We’ve all been there: you’re driving somewhere, finishing up a job, or in the middle of a conversation with a customer when all of a sudden…the phone rings. One of two things will happen next. You either:
a) stop what you’re doing and pick up, or
b) trust that the customer will leave a voicemail and circle back with them later
Provided you hear the call and can take a few minutes to chat, you’ll try to answer it. But if not, the customer goes straight to your voicemail, where they most likely hang up never to be heard from again.
Missing calls on occasion is a common aspect of running a business. When you and your team are hard at work serving customers all day long, it isn’t always possible to drop everything and pick up the phone whenever you receive a call. Even if your business has a dedicated receptionist or customer service representative, they too can have their bandwidth stretched if multiple people reach out at the same time. As a result, calls are missed, and business must go on as usual.
Due to the regular nature of these types of problems, it is commonly understood that missed calls mean lost revenue. But how much lost revenue, exactly? The actual numbers may surprise you.
We’ll work with some standard metrics here for example’s sake. Let’s say your business has a call-to-lead ratio of 3:5. If you book one out of every three leads, that means that for every five calls missed, you lose approximately one job. Therefore, if your average job is worth $600, each missed call works out to be a loss of about $120. Multiply that by the number of calls you miss every week, month, and year, and it quickly becomes clear how much a missed call here and there can add up to significantly affect your bottom line.
The truth is, missing calls is a much more expensive problem than many small business owners realize.
In 2016, 411 Locals found that the average large company misses about 22% of its calls. But for small and medium-sized businesses, that number was a whopping 62%.
This spells out an incredible loss for small businesses, as customers who call have been shown to convert faster, spend more money, and boast a better retention rate than online traffic. Many business owners assume that customers they can’t answer right away will simply leave a voicemail or call back, but most often that’s not the case. Statistics have shown that close to 80% of customers will not proceed to leave a voicemail if their call is not picked up.
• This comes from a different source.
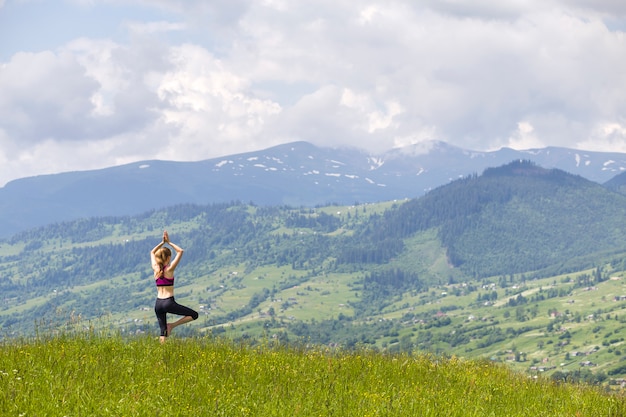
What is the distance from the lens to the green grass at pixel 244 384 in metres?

This happens for a number of reasons, but the most common tends to be that people don’t believe their voicemails will actually be heard or responded to. In the vast majority of cases, a person whose call goes unanswered will not bother to call back either; they will simply move on to a competitor who can provide them a faster response.
The total cost of poor customer service was estimated to be nearly $75 billion in a 2018 report by NewVoiceMedia. The report, titled “Serial Switchers,” measured the amount businesses lost to their competitors due to bad customer service experiences, which included everything from missed calls, to unhelpful employees, to even long hold times. As was clear from the data, customers will simply move on to competitors when they either have trouble getting in touch or do not get the response they need from a company. Over time, this customer switching behavior means big losses for businesses.
If you currently work with a marketing agency to drive leads to your business through SEO and PPC, these missed calls and bad customer experiences not only represent lost revenue opportunities, but also a waste of your hard-earned marketing dollars.
So what can be done about this?
Option number one would be to hire more staff. If answering calls is getting difficult to keep up with for your current team, adding another person might help fill in the gaps. This makes it easy for you and your core field team to focus on serving current customers, while one or two dedicated people are available all day to pick up the phone. Although it can be a great choice for many businesses, going this route should only be done after serious consideration, as new employees come with commitment and a significant price tag.
If you’re not in a position to hire an additional employee, a call answering service is a more cost-effective solution that might be able to provide you with exactly what you need. In lieu of a flat, fixed fee for an additional staff member, call centers charge based on what you get. The most common set-up is the traditional pay-per-minute structure. With this model, as the name suggests, you simply pay a fee based on how long your call center is on the phone with customers. Alternatively, a pay-per-booking structure is a performance-based way to pay for your service. This model makes sure you get full call answering coverage for your business, while only paying for actual appointments scheduled.
Whichever option you choose, missed calls don’t have to be a fact of life for your business. With the many cost-effective solutions out there, you are sure to find an option for bridging the gaps in your customer communication that meets your needs while fitting within your budget.